**Exercise brief**
Extend the mailing-list post on LISP-NERD reachability and MTU detection, picking up right after its last sentence.

**Text segment**

[Date Prev][Date Next][Thread Prev][Thread Next][Date Index][Thread Index]

Re: [RRG] LISP-NERD reachability and MTU detection



A LISP-NERD ITR chooses an ETR/locator and assumes it's reachable. It sets a "please respond" code point in the NERD header and starts a timer. The ETR receving the packet sees the "please respond" message and sends back info to the originating ITR that could encompass current locator preference information (for traffic engineering), the up/down status of other ETRs, the maximum packet size the ETR is prepared to receive, possibly (if the ETR supports reassembly) the maximum packet size the ETR is prepared to reassemble from fragments.

Iljitsch, you really don't to do this. In a very well behaving scenario, this will cause way too much control traffic going to the site. Before we put in the loc-reach-bits into LISP this was an obvious first thought but was discarded because polling typically doesn't scale well when being polled from a million places. Could you imagine if everyone polled the DNS root servers *in addition to* sending queries for name translations!

**Dataset entries**
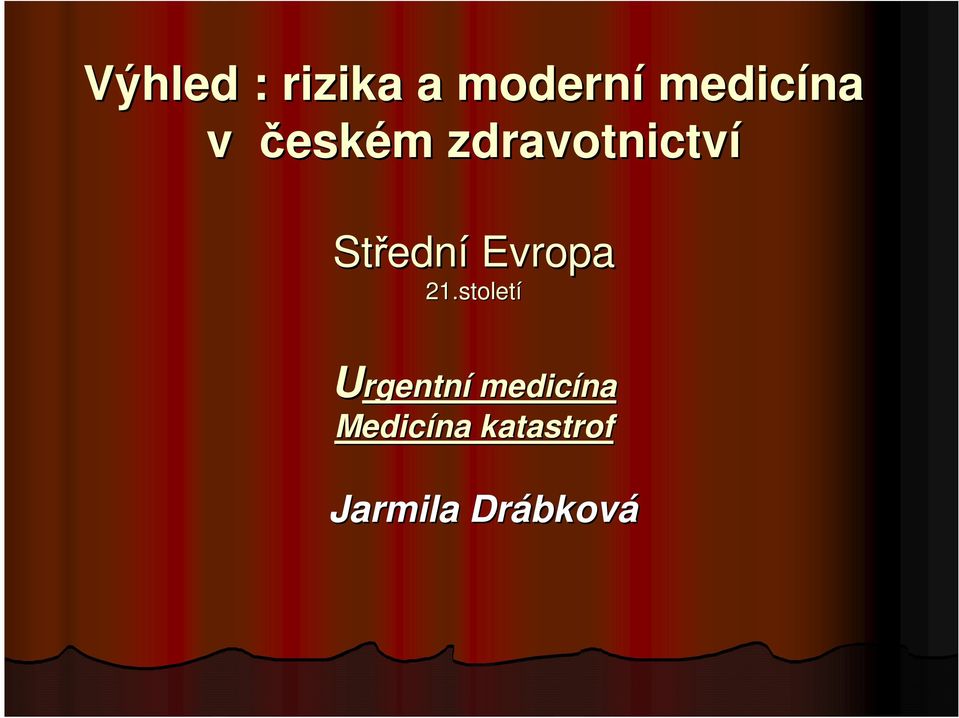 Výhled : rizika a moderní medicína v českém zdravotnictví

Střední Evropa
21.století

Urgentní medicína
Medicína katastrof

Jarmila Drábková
--
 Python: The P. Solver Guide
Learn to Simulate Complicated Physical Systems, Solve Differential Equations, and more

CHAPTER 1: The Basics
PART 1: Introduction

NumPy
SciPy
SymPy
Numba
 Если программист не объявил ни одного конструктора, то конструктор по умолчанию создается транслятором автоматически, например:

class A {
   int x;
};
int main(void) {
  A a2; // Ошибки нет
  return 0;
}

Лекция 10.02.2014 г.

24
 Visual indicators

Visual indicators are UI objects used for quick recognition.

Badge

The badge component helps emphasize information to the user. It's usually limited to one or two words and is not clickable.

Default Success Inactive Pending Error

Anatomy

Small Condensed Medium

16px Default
...
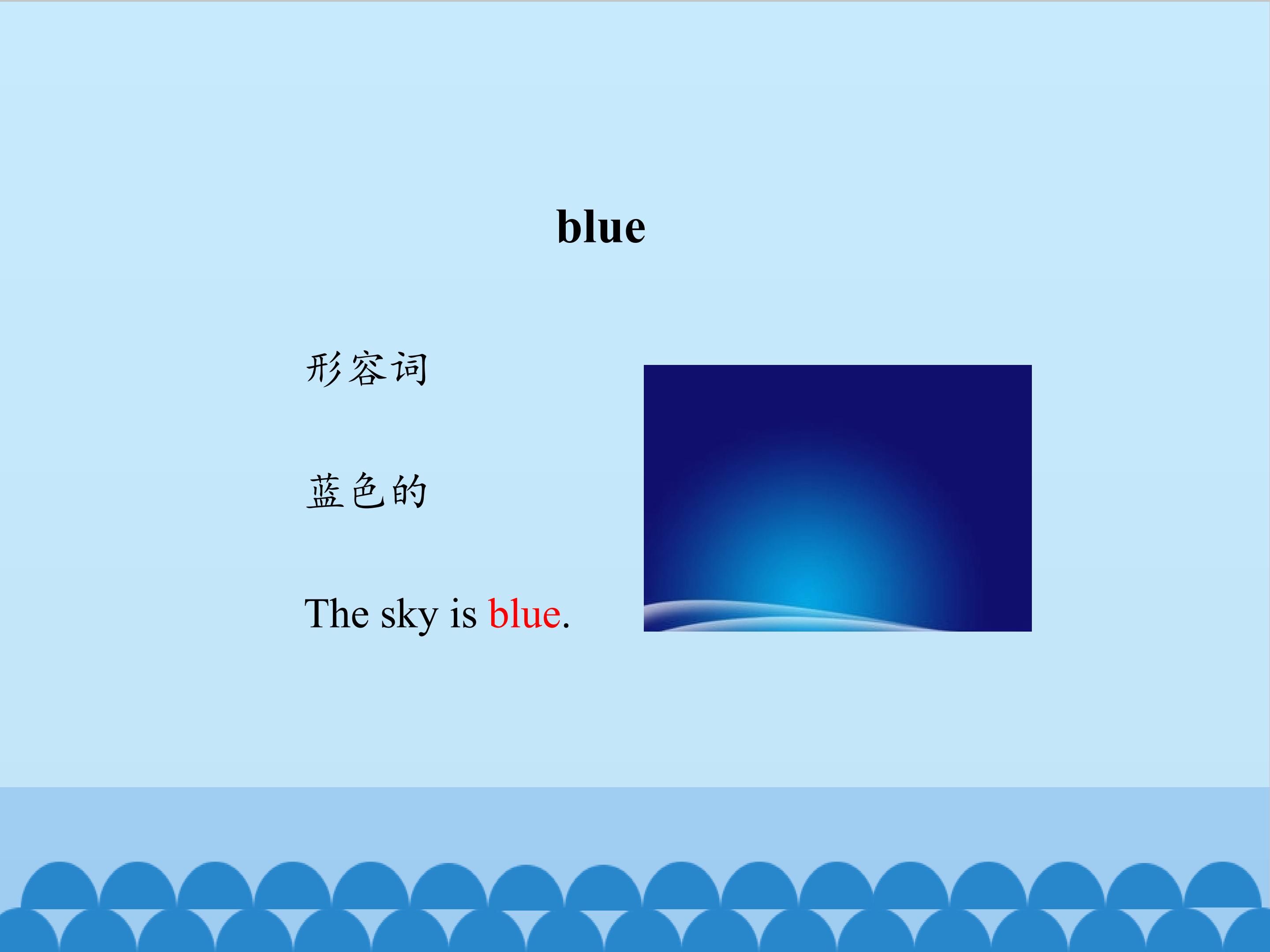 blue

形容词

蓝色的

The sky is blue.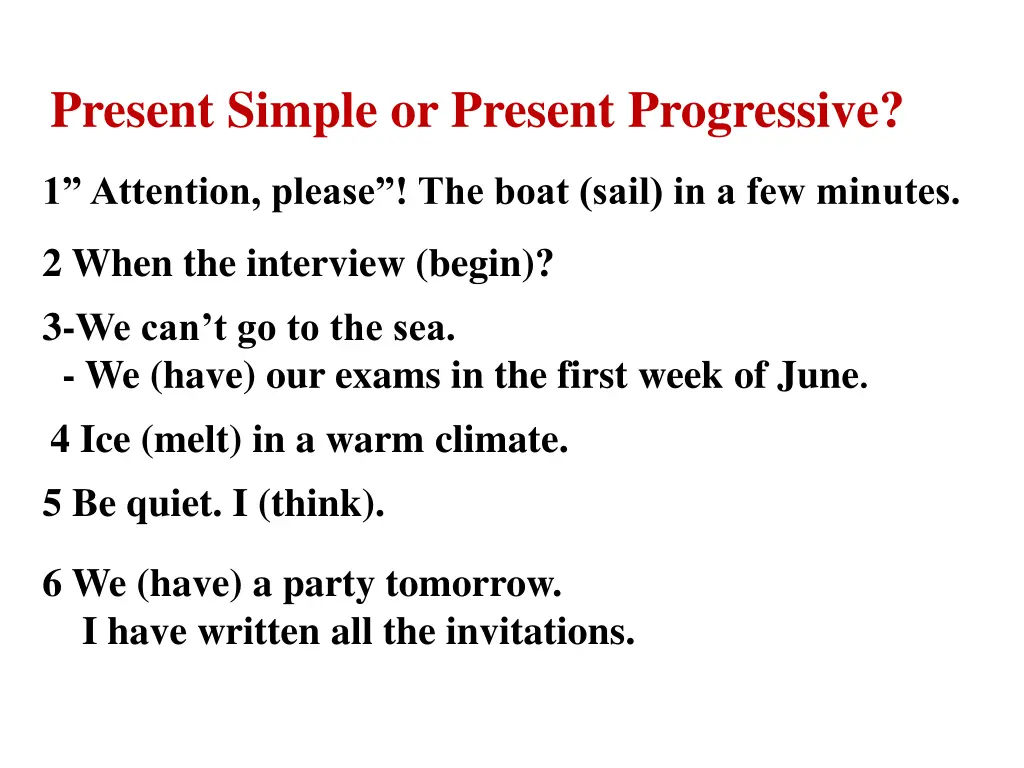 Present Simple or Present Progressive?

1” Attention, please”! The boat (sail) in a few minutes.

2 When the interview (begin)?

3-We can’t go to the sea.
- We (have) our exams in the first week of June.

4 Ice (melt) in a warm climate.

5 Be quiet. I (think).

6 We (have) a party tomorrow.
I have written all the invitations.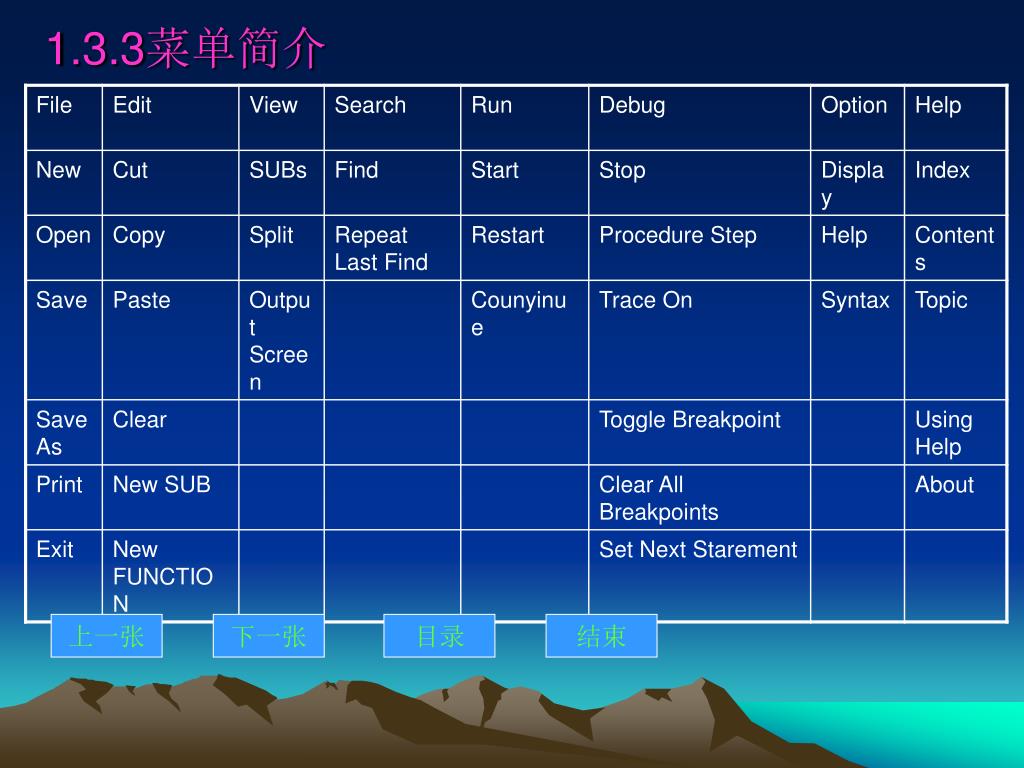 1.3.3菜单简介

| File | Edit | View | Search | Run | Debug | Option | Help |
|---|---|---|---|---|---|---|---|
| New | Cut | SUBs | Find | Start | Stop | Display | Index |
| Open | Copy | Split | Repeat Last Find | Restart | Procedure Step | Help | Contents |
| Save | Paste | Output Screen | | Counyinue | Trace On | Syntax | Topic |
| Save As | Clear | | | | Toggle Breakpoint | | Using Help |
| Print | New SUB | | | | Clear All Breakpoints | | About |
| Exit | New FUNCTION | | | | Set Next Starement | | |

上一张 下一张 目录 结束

**Answer for the task**
Why not just use TTL timeouts and have the ITR, when it needs the mapping, send a query or Data Probe and get a new Reply back with updated information?

And to be clear, what problem are you trying to solve? Are you trying to get EID-to-RLOC record changes to ITRs as soon as possible?

Are you trying to get each ITR a copy of their own mapping with different preference and weight information contained in the record?

If there is no response before the timer expires, the ITR switches to a different ETR.

This is polling for reachability. I don't think you can do much better than what we have spec'ed out in the main LISP spec with the loc-reach- bits design.

When mapping state is created and outgoing traffic is flowing, the ITR may observe return traffic (if the same ITR and ETR function as ETR and ITR, respectively, for traffic in the other direction) and deduce that there is adequate reachability. If the ITR doesn't see any return traffic, on the other hand, it sets the "please respond" code point in the LISP header periodically and awaits replies. Again, if none are forthcoming, it switches to another ETR.

That is what the loc-reach-bits do in LISP. Not only does return traffic tell you the encapsulator is up, but that encapsulator is telling you the reachability status for the other ETRs in the site.

Or are you trying to solve the locator reachability problem when the xTRs are placed in PEs?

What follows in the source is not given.